Great. Now you reduced your speech to just a few minutes, reduce it even further. Like, now, you only have a minute. Or, even 30 seconds. Yes, I’m serious. The 3 minutes speech was just a step. An important one, though, because it helped you focus on the most important parts of your presentation. And if I told you in the first place to reduce it down to less than a minute, you would have shrugged, said “that’s impossible, this guy is crazy”, and wouldn’t have done it. Now, you know it’s possible.

Elevator pitch: a timewatch
You better have a clear idea of your key message. Those 30 seconds are going to run real fast.
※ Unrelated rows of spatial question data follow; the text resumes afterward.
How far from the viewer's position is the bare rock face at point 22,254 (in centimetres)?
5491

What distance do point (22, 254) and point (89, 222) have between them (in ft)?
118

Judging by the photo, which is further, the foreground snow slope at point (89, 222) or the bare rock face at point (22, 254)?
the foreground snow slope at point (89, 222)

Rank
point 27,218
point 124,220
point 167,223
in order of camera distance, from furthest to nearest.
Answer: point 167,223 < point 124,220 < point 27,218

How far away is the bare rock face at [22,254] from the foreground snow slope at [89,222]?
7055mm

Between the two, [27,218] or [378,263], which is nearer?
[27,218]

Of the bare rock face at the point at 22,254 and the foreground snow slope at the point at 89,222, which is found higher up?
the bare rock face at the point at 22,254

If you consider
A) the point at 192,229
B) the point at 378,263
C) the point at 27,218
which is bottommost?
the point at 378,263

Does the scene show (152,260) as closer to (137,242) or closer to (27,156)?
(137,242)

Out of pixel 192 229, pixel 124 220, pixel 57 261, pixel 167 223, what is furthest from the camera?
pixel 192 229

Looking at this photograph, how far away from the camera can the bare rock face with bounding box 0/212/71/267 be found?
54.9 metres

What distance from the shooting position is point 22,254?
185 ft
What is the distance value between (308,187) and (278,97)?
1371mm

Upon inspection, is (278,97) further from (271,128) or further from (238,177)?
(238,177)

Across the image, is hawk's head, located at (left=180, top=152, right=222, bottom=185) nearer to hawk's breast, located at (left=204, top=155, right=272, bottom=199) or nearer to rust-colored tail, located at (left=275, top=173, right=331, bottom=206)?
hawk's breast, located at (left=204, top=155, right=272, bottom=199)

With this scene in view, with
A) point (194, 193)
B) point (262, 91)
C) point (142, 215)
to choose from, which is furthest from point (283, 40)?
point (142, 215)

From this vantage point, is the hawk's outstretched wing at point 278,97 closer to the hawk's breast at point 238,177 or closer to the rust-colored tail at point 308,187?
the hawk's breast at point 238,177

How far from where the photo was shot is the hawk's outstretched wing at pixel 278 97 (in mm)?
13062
“Oh, OK, so, I have a 30 seconds presentation ready, am I done yet?”

Maybe, maybe not. I put the focus on time, but it’s not enough. Remember you are trying to sell something. You’re trying to sell yourself, your work, maybe your passion. Don’t be too dry and factual. Show your enthusiasm. And if your topic is boring, just show why it’s important for the company or the person you’re working for.

That’s your key message. That’s the thing you want people to remember when they’re gone. That’s what they’re going to say their spouse in the evening: “hey, I saw a very intersting talk at work today, there’s that guy/that woman, who is working on yada yada and yada yada”. That’s so important. We will talk about key messages in other blog posts. But, for now on, you can use your key message as an elevator speech.

Now, there’s a slight difference between your key message and your elevator speech: in your elevator speech, you may want to keep some mystery, so as to hook your conversation partner. Don’t show all your cards, just tell him enough to stimulate his curiosity.

“So, Fabien, What are you presenting today?”

“Well, I’m talking about introverts, about how they can make great public speakers despite what common wisdom says, and how mastering elevator speeches is such a game changer. I think it’s important to be able to deliver a speech in as little time as possible. I even explain how to do it.”

“Oh, sounds interesting, maybe I’ll be there for your speech then.”